Reproduce the records below in full and word for word, excluding pictures.

[start of STORED DATA]

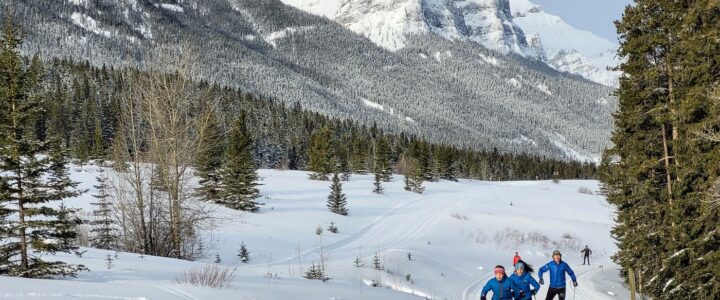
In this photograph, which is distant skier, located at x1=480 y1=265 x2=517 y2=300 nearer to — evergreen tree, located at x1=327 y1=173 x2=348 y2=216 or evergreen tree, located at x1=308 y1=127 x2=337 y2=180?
evergreen tree, located at x1=327 y1=173 x2=348 y2=216

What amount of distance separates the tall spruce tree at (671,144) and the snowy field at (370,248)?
10.4 ft

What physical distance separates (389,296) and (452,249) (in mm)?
16493

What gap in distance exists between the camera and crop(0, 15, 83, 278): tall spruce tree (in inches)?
405

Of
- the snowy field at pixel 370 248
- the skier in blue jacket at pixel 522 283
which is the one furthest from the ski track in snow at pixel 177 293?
the skier in blue jacket at pixel 522 283

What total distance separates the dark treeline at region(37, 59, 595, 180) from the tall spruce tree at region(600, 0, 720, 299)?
142ft

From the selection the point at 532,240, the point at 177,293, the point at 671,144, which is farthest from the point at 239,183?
the point at 671,144

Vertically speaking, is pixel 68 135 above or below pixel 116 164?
above

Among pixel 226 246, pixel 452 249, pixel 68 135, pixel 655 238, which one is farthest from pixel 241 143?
pixel 68 135

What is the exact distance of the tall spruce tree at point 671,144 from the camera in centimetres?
1412

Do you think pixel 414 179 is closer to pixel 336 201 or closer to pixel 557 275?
pixel 336 201

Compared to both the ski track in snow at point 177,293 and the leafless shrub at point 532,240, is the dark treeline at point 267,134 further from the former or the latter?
the ski track in snow at point 177,293

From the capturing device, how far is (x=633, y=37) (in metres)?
18.2

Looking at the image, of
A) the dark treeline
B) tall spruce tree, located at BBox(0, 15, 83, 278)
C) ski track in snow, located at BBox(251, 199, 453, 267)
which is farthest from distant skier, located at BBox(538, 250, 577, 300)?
the dark treeline

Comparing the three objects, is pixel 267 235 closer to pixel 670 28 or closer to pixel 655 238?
pixel 655 238
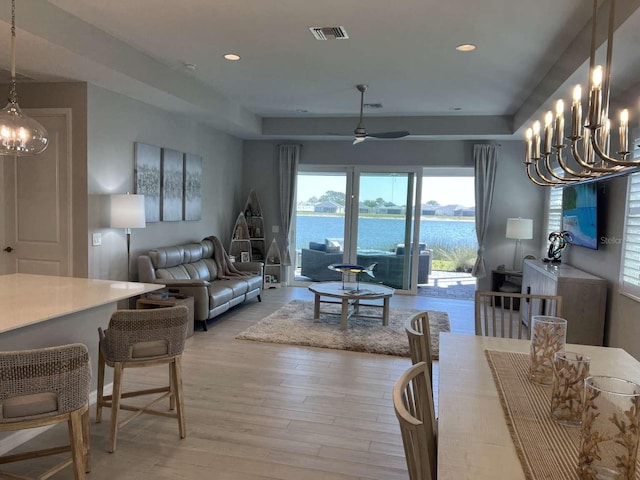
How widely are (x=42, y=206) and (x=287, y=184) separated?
4371mm

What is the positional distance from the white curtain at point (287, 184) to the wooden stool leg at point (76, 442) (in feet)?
21.2

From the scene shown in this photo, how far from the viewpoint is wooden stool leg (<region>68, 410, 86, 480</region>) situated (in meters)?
2.11

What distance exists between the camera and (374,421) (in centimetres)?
329

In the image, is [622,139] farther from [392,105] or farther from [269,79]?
[392,105]

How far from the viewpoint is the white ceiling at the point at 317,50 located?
3439mm

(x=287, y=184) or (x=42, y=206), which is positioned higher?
(x=287, y=184)

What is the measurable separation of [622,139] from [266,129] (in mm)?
6583

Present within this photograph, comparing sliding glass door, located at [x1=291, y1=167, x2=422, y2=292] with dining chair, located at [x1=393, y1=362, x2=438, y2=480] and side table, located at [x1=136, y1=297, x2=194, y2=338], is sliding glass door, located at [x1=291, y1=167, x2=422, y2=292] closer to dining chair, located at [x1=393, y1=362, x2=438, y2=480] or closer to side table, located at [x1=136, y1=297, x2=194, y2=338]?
side table, located at [x1=136, y1=297, x2=194, y2=338]

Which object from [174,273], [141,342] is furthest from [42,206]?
[141,342]

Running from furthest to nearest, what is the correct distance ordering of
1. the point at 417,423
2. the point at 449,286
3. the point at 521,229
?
the point at 449,286, the point at 521,229, the point at 417,423

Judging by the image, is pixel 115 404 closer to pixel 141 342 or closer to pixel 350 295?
pixel 141 342

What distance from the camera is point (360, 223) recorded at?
27.6ft

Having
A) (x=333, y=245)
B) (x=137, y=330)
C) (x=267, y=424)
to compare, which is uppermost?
(x=333, y=245)

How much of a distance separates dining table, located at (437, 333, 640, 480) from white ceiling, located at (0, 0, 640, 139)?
2133 mm
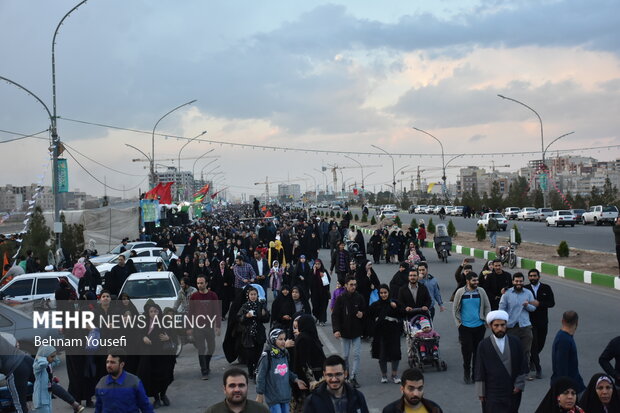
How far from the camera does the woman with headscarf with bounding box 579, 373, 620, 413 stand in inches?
209

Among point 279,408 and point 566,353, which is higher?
point 566,353

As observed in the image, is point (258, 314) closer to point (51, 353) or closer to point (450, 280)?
point (51, 353)

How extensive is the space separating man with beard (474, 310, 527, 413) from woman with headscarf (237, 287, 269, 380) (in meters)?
4.10

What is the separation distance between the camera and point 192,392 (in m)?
9.51

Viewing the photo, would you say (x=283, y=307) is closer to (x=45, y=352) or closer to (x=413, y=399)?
(x=45, y=352)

[end of STORED DATA]

- SOLUTION:
In this photograph, which is distant skier, located at x1=480 y1=265 x2=517 y2=300 nearer to — evergreen tree, located at x1=327 y1=173 x2=348 y2=216 or evergreen tree, located at x1=308 y1=127 x2=337 y2=180?
evergreen tree, located at x1=327 y1=173 x2=348 y2=216

What amount of distance separates the tall spruce tree at (671,144) and the snowy field at (370,248)?
10.4 ft

What physical distance separates (389,296) and (452,249) (in mm)?
16493

What gap in distance exists between the camera and crop(0, 15, 83, 278): tall spruce tree (in inches)?
405

Of
- the snowy field at pixel 370 248
- the skier in blue jacket at pixel 522 283
which is the one furthest from the ski track in snow at pixel 177 293?
the skier in blue jacket at pixel 522 283

What total distance separates the dark treeline at region(37, 59, 595, 180) from the tall spruce tree at region(600, 0, 720, 299)?
142ft

From the selection the point at 532,240, the point at 177,293, the point at 671,144, which is farthest from the point at 239,183?
the point at 671,144

Vertically speaking, is pixel 68 135 above or below pixel 116 164?
above

Among pixel 226 246, pixel 452 249, pixel 68 135, pixel 655 238, which one is farthest from pixel 241 143?
pixel 68 135

What is the exact distance of the tall spruce tree at point 671,144 from the camera in centimetres?
1412

Do you think pixel 414 179 is closer to pixel 336 201 or closer to pixel 557 275?
pixel 336 201

Compared to both the ski track in snow at point 177,293 and the leafless shrub at point 532,240, is the dark treeline at point 267,134 further from the former or the latter?
the ski track in snow at point 177,293

From the capturing device, how far is (x=633, y=37) (in metres)?
18.2

Looking at the image, of
A) the dark treeline
B) tall spruce tree, located at BBox(0, 15, 83, 278)
C) ski track in snow, located at BBox(251, 199, 453, 267)
which is farthest from distant skier, located at BBox(538, 250, 577, 300)?
the dark treeline

Comparing the three objects, is pixel 267 235 closer to pixel 670 28 or closer to pixel 655 238?
pixel 655 238
How widely are (x=42, y=206) and (x=287, y=184) separated?
4371mm

What is the positional distance from the white curtain at point (287, 184) to the wooden stool leg at point (76, 442) (in feet)?
21.2

From the scene shown in this photo, how far from the viewpoint is wooden stool leg (<region>68, 410, 86, 480</region>) situated (in meters)?
2.11

What distance exists between the camera and (374,421) (in centimetres)?
329

In the image, is [622,139] farther from [392,105] or farther from [269,79]?
[392,105]

How far from the viewpoint is the white ceiling at the point at 317,50 located?
3439mm

(x=287, y=184) or (x=42, y=206), which is positioned higher?
(x=287, y=184)

What is the measurable separation of [622,139] from [266,129] (in mm)?
6583

Present within this photograph, comparing sliding glass door, located at [x1=291, y1=167, x2=422, y2=292] with dining chair, located at [x1=393, y1=362, x2=438, y2=480] and side table, located at [x1=136, y1=297, x2=194, y2=338], is sliding glass door, located at [x1=291, y1=167, x2=422, y2=292] closer to dining chair, located at [x1=393, y1=362, x2=438, y2=480] or closer to side table, located at [x1=136, y1=297, x2=194, y2=338]?
side table, located at [x1=136, y1=297, x2=194, y2=338]

Which object from [174,273], [141,342] is furthest from [42,206]?
[141,342]

Running from furthest to nearest, what is the correct distance ordering of
1. the point at 417,423
2. the point at 449,286
3. the point at 521,229
?
the point at 449,286, the point at 521,229, the point at 417,423

Judging by the image, is pixel 115 404 closer to pixel 141 342 or closer to pixel 350 295?
pixel 141 342

What distance from the camera is point (360, 223) recorded at?
27.6ft

Having
A) (x=333, y=245)
B) (x=137, y=330)
C) (x=267, y=424)
to compare, which is uppermost?
(x=333, y=245)

How much of a distance separates dining table, located at (437, 333, 640, 480) from white ceiling, located at (0, 0, 640, 139)?
2133 mm
How far from the camera does the woman with headscarf with bounding box 579, 373, 620, 413 stand in inches?
209

Among point 279,408 and point 566,353, which is higher?
point 566,353

As observed in the image, is point (258, 314) closer to point (51, 353) or closer to point (450, 280)?
point (51, 353)

How extensive is the space separating man with beard (474, 310, 527, 413) from woman with headscarf (237, 287, 269, 380) (in meters)?
4.10

What is the separation distance between the camera and point 192,392 (in m)?
9.51

Viewing the photo, would you say (x=283, y=307) is closer to (x=45, y=352) or closer to (x=413, y=399)?
(x=45, y=352)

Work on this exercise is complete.